As Vance was thinking I pipped up.
“He’s an awesome husband!!!”
The driver smiled, and we had a cute conversation about marriage. You see, what I used to do was give Vance a one-star rating or thumbs down, you know-never good enough. Now I give him a five-star score as often as I can. When I pump Vance up in other peoples eyes, they respect him more, and in turn, Vance appreciates what I have done for him.
If you put your husband down at his workplace’s Christmas party, guess what his chances are of getting a promotion…probably zero. You know what that means, your whole family suffers for the next year without the extra income you had hoped for to pay the bills. How you talk about your man affects other peoples opinion of him.
When we speak highly of our husbands’ people not only respect him, but they appreciate us too. We both get a five-star rating. Plus, the more you compliment your husband, the more he usually wants to do for you, he begins to enjoy his wife, the one who makes his chest expand and causes him to feel like Rocky running up the stairs to victory!!!
When I started complimenting Vance about ten years ago, we happened to be camping one weekend, and he opened the trailer door and stepped in, and I said to him,
“Hi, Handsome!”
He looked at me with a big grin and said,
“You make me feel like such a man!“
It wasn’t easy for me to switch from a critical wife to an adoring wife, it has slowly developed over many years, and I am still working on it.
You may have a husband or wife right now who isn’t lovely, who is rude and condescending at every turn and you are in a difficult situation and need someone to talk to. I would encourage you to seek out a mentor, counselor, pastor, clergyman or someone you trust with your problems and you know will help you instead of gossip with you.
But if you’re just with the same, ordinary, annoying spouse you married, try something new. Start giving them five-star compliments and expanding his chest or causing her to bat her eyelashes at you. You never know you may get treated like the Uber driver’s wife: he was on his way to buy her roses and a little teddy bear, and it wasn’t even their anniversary. We could tell they adored each other by the sweet way he talked about her.
She was a five-star wife in his eyes.

I am an Uber wife, and if I had to rate myself I would say I’ve jumped from one star to three, but Vance treats me like a five-star, “your my beautiful, wonderful wife” and because of that, one day I sincerely hope to live up to it.

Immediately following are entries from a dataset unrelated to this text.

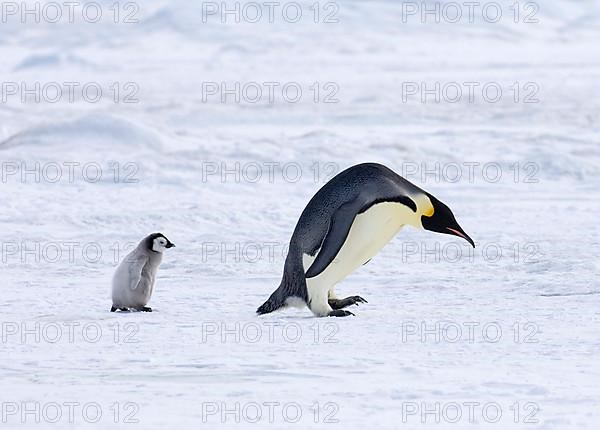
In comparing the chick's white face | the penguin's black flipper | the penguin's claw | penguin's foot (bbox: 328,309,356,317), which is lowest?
penguin's foot (bbox: 328,309,356,317)

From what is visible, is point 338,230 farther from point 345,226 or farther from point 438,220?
point 438,220

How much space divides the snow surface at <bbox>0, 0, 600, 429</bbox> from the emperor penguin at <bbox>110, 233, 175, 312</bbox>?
0.15 meters

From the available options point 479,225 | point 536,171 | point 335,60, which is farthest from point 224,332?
point 335,60

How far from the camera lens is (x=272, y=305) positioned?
5.19 metres

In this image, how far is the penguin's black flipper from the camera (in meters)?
5.02

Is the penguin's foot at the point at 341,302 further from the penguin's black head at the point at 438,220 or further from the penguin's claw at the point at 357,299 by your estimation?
the penguin's black head at the point at 438,220

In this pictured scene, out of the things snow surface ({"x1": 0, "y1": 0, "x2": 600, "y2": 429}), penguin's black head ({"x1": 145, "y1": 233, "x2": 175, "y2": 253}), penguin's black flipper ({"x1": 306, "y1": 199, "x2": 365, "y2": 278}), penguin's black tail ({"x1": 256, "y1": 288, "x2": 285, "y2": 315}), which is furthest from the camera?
penguin's black head ({"x1": 145, "y1": 233, "x2": 175, "y2": 253})

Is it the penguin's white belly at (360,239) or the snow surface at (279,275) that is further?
the penguin's white belly at (360,239)

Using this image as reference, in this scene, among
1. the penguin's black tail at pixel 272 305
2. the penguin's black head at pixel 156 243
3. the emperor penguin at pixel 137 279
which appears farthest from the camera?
the penguin's black head at pixel 156 243

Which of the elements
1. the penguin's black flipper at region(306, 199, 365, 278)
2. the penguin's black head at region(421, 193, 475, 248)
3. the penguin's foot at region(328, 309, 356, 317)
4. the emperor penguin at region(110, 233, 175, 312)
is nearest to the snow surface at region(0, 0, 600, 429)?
the penguin's foot at region(328, 309, 356, 317)

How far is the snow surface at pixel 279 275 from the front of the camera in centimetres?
362

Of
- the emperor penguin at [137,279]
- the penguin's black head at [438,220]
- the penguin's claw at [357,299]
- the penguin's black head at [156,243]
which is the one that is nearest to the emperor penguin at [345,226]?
the penguin's black head at [438,220]

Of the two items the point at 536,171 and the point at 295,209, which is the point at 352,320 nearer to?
the point at 295,209

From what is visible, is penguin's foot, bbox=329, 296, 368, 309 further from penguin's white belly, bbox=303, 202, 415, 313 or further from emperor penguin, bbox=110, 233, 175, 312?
emperor penguin, bbox=110, 233, 175, 312
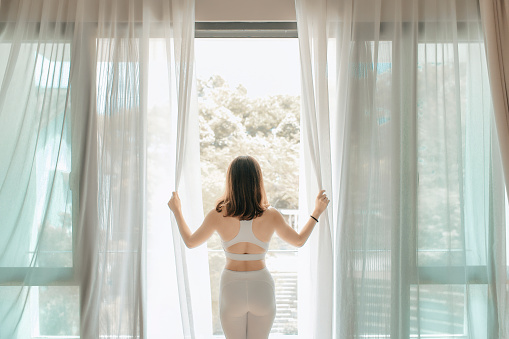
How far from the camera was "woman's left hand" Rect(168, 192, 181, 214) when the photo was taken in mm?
2348

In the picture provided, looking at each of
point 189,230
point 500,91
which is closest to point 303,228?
point 189,230

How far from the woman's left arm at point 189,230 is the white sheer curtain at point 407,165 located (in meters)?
0.66

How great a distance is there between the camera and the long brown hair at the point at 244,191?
217 cm

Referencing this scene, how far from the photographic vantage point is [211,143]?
Answer: 634cm

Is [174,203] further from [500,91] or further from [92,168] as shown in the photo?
[500,91]

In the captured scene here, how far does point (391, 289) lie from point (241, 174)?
114cm

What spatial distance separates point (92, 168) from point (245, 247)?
1063mm

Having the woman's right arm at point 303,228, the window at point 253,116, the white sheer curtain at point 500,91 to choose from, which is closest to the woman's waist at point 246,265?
the woman's right arm at point 303,228

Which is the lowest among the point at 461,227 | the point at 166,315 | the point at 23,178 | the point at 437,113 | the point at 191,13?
the point at 166,315

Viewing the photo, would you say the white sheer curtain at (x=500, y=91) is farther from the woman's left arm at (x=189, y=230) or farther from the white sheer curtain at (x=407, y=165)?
the woman's left arm at (x=189, y=230)

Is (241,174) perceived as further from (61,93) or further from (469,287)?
(469,287)

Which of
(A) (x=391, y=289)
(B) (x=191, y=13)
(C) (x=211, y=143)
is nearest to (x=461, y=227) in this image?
(A) (x=391, y=289)

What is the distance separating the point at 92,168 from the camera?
2.48 m

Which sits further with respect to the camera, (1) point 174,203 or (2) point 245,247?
(1) point 174,203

God’s still working on me.
For now, I’ll just try not to burn the baconđź’—
*The star rating was just to make a point, don’t to be too hard on yourself or your spouse.

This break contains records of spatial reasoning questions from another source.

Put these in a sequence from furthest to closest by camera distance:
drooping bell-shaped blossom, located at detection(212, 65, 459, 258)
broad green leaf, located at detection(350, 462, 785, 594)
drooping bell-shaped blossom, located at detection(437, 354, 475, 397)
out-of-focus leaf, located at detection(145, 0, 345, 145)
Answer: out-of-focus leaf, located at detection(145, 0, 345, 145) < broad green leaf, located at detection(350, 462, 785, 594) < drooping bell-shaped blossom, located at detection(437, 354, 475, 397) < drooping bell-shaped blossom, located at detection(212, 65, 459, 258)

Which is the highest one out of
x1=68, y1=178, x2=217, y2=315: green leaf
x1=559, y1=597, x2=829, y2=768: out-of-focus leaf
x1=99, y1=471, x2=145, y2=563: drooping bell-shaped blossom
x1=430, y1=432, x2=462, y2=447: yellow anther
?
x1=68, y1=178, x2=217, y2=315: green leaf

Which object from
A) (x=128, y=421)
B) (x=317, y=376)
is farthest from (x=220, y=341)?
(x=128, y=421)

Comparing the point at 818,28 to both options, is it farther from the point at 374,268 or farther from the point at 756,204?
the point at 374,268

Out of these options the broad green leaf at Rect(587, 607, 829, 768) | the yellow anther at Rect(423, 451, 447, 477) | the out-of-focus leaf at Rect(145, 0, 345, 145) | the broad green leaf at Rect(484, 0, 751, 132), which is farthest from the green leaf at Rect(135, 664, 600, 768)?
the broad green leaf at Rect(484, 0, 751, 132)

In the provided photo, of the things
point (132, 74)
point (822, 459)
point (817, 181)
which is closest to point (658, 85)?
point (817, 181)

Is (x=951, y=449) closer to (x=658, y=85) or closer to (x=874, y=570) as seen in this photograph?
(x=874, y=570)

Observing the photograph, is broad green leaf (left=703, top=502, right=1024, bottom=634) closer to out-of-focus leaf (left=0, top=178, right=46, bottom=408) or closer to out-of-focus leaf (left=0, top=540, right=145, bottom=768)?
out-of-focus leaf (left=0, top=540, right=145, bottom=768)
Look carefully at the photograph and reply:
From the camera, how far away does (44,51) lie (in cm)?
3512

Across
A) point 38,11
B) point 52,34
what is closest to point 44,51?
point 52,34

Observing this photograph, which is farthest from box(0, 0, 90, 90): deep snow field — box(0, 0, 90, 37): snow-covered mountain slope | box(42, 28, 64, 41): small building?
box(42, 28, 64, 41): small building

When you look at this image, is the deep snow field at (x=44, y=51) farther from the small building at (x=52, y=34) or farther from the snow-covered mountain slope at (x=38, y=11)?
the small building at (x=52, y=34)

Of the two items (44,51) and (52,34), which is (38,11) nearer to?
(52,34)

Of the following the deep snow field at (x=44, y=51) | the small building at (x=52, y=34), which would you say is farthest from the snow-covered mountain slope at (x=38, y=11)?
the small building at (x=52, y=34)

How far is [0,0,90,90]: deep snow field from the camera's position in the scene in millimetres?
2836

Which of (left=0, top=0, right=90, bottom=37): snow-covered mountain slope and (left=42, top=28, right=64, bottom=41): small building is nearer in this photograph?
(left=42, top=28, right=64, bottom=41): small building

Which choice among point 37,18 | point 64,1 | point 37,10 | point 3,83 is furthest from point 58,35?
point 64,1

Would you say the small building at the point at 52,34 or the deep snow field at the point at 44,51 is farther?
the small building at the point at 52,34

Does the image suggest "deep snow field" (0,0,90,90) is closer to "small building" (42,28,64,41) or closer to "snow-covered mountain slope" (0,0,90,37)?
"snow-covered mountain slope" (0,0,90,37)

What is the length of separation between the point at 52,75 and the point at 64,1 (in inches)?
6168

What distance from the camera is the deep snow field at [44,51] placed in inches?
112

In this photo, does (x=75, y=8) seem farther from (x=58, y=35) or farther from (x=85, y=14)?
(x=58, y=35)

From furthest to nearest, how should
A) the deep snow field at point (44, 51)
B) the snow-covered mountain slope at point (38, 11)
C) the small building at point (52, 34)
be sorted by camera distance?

 Don’t repay evil for evil. Don’t retaliate with insults when people insult you. Instead, pay them back with a blessing. That is what God has called you to do, and he will grant you his blessing. For the Scriptures say,
“If you want to enjoy life
    and see many happy days,
keep your tongue from speaking evil
    and your lips from telling lies.
 Turn away from evil and do good.
    Search for peace, and work to maintain it.
I Peter 3:9-11 NLT
It really is true that even comments we think are nothing can hurt the ones we love. I’ve been way guilty of this myself, even when I considered it completely innocent. I have a friend who has been married 25+ years and she and her husband NEVER talk about their relationship–good or bad–because if she says something bad, it causes her friends to not like him too much and believe me when I tell you that girlfriends don’t forgive easily hahaha! I’ve learned a valuable lesson from her and will carry that piece of advice into my next relationship. Great post. Thanks for sharing.

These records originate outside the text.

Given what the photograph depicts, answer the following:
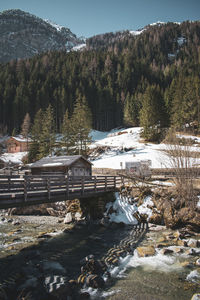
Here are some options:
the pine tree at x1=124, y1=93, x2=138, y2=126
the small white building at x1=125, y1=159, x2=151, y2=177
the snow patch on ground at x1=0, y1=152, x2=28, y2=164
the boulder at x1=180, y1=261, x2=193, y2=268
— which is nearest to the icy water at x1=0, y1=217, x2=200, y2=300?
the boulder at x1=180, y1=261, x2=193, y2=268

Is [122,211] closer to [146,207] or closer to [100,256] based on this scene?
[146,207]

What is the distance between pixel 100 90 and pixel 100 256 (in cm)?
7982

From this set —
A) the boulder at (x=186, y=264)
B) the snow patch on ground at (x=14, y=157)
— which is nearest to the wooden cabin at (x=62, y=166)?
the boulder at (x=186, y=264)

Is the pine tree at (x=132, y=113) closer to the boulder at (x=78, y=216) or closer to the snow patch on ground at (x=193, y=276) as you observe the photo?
the boulder at (x=78, y=216)

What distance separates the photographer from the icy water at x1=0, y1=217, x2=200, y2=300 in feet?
24.0

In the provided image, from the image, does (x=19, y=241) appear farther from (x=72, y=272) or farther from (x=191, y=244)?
(x=191, y=244)

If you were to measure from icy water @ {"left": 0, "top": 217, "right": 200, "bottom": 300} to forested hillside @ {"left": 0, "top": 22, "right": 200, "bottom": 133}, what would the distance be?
135 ft

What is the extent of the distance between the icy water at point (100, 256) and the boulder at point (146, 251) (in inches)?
12.2

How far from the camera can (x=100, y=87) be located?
8644cm

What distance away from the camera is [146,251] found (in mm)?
10617

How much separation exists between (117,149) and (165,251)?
126 ft

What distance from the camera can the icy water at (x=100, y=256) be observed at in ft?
24.0

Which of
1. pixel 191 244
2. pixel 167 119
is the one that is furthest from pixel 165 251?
pixel 167 119

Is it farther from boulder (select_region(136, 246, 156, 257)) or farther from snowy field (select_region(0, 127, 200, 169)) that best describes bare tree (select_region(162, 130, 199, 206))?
snowy field (select_region(0, 127, 200, 169))
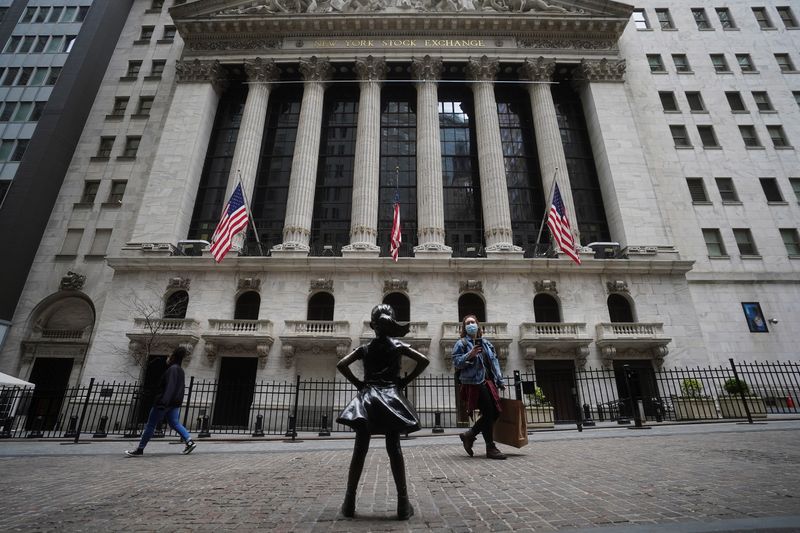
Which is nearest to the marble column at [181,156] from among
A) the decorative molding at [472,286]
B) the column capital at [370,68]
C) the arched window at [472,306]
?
the column capital at [370,68]

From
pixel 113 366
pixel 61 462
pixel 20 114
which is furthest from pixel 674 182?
pixel 20 114

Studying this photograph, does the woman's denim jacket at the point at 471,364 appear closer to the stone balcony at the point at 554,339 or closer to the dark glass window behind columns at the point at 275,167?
the stone balcony at the point at 554,339

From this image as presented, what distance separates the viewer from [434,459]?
7484 mm

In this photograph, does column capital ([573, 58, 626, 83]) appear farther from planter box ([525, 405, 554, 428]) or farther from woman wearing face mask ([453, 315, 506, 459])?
woman wearing face mask ([453, 315, 506, 459])

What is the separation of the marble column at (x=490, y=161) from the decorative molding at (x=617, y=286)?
227 inches

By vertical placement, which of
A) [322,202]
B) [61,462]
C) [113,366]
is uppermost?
[322,202]

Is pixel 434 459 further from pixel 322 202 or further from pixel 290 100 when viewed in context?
pixel 290 100

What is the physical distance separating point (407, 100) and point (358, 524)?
107ft

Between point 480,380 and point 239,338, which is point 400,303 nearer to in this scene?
point 239,338

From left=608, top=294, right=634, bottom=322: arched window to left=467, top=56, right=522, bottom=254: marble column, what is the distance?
256 inches

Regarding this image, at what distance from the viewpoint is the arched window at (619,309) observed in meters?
23.5

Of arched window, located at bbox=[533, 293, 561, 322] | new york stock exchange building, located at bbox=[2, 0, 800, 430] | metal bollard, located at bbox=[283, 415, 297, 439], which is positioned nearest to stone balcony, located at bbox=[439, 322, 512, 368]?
new york stock exchange building, located at bbox=[2, 0, 800, 430]

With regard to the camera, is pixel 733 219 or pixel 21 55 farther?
pixel 21 55

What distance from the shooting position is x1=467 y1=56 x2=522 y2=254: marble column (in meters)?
24.9
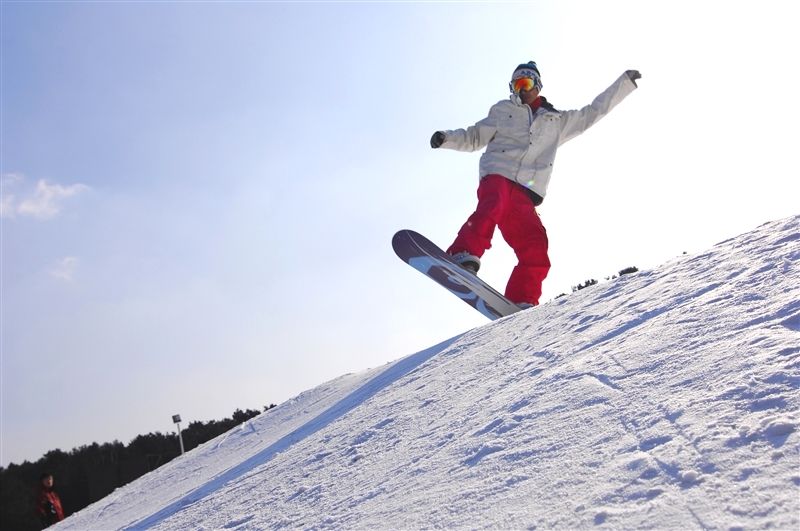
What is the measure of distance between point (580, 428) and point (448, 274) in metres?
3.19

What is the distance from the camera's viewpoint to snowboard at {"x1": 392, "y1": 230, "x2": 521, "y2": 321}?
202 inches

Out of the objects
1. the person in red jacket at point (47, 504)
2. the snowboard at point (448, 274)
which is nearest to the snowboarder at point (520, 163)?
the snowboard at point (448, 274)

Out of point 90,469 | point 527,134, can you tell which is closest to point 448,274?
point 527,134

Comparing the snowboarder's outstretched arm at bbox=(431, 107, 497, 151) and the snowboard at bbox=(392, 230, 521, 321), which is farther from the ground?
the snowboarder's outstretched arm at bbox=(431, 107, 497, 151)

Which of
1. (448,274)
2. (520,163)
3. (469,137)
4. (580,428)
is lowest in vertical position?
(580,428)

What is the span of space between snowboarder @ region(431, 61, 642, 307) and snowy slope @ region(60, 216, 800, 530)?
1576 millimetres

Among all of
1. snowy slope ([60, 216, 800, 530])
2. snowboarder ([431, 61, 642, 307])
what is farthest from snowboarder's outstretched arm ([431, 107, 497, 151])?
snowy slope ([60, 216, 800, 530])

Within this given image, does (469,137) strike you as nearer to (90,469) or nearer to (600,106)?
(600,106)

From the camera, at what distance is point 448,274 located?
5.15 metres

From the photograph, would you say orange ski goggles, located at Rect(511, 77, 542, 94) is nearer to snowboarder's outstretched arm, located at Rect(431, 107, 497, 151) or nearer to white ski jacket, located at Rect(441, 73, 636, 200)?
white ski jacket, located at Rect(441, 73, 636, 200)

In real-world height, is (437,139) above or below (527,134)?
above

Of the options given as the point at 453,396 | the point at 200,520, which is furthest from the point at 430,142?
the point at 200,520

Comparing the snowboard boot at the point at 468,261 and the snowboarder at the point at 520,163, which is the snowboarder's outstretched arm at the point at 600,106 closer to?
the snowboarder at the point at 520,163

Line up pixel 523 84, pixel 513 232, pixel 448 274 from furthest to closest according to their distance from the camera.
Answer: pixel 523 84 < pixel 513 232 < pixel 448 274
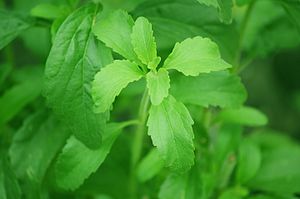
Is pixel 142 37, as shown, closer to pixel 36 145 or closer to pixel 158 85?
pixel 158 85

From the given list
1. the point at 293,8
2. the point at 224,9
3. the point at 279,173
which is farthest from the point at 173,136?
the point at 279,173

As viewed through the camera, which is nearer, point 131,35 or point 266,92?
point 131,35

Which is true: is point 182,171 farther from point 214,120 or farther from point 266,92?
point 266,92

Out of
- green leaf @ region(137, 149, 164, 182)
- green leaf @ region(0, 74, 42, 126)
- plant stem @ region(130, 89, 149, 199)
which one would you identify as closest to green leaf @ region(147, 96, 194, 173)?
plant stem @ region(130, 89, 149, 199)

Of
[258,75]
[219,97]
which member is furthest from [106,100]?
[258,75]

Kristi, thank you for the extra wisdom you added here and great advice! I agree our girlfriends want to defend and side with us. Thanks for leaving a comment 🙂
🙏🏽 great post. Two verses, the Lord reminds me with are Proverbs 31:11-12
The heart of her husband safely trusts her;
So he will have no lack of gain.
She does him good and not evil
All the days of her life.
This is the standard the Lord has given me
Excellent contribution to this post! I love those verses too!